Every record below is to be copied exactly, with its images omitted.

## Entries provided
+===+

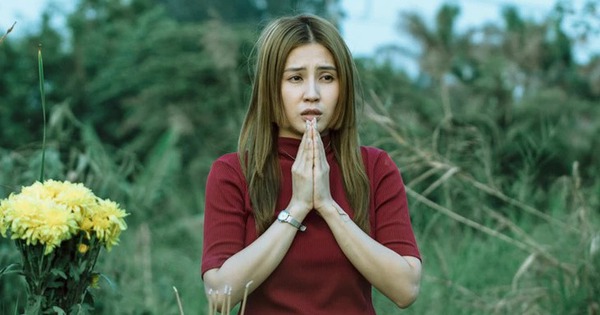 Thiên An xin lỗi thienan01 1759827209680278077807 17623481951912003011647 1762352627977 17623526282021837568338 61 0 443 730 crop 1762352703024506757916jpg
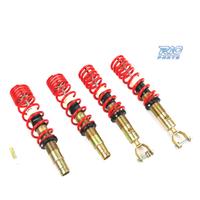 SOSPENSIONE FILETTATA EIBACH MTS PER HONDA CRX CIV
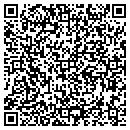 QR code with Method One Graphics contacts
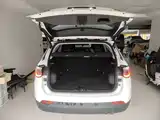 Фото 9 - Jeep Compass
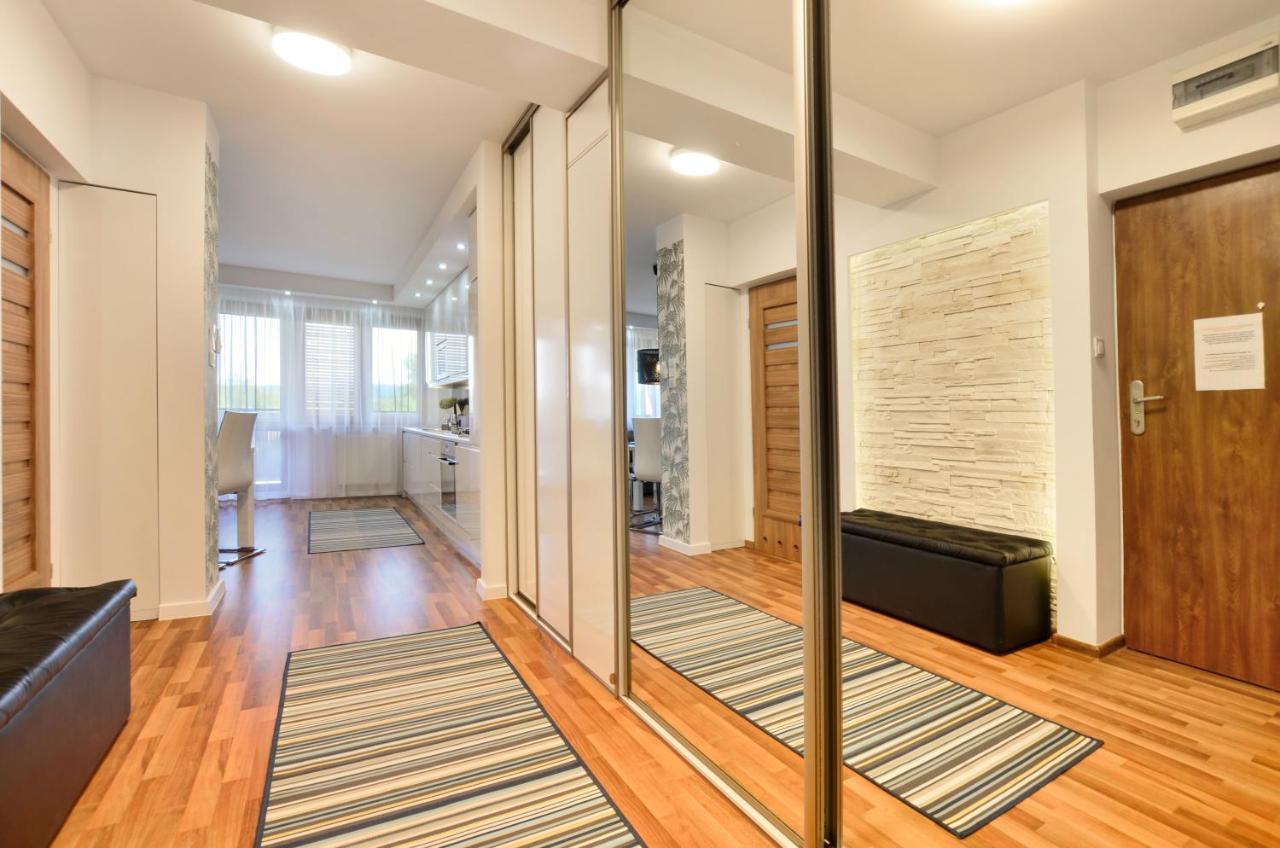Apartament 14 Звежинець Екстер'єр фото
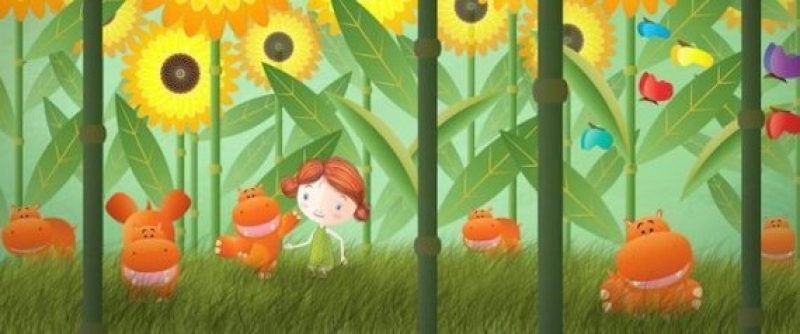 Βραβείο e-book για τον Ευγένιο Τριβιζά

+===+

## Your response
 Thiên An xin lỗi thienan01 1759827209680278077807 17623481951912003011647 1762352627977 17623526282021837568338 61 0 443 730 crop 1762352703024506757916jpg
 SOSPENSIONE FILETTATA EIBACH MTS PER HONDA CRX CIV
 QR code with Method One Graphics contacts
 Фото 9 - Jeep Compass
Apartament 14 Звежинець Екстер'єр фото
 Βραβείο e-book για τον Ευγένιο Τριβιζά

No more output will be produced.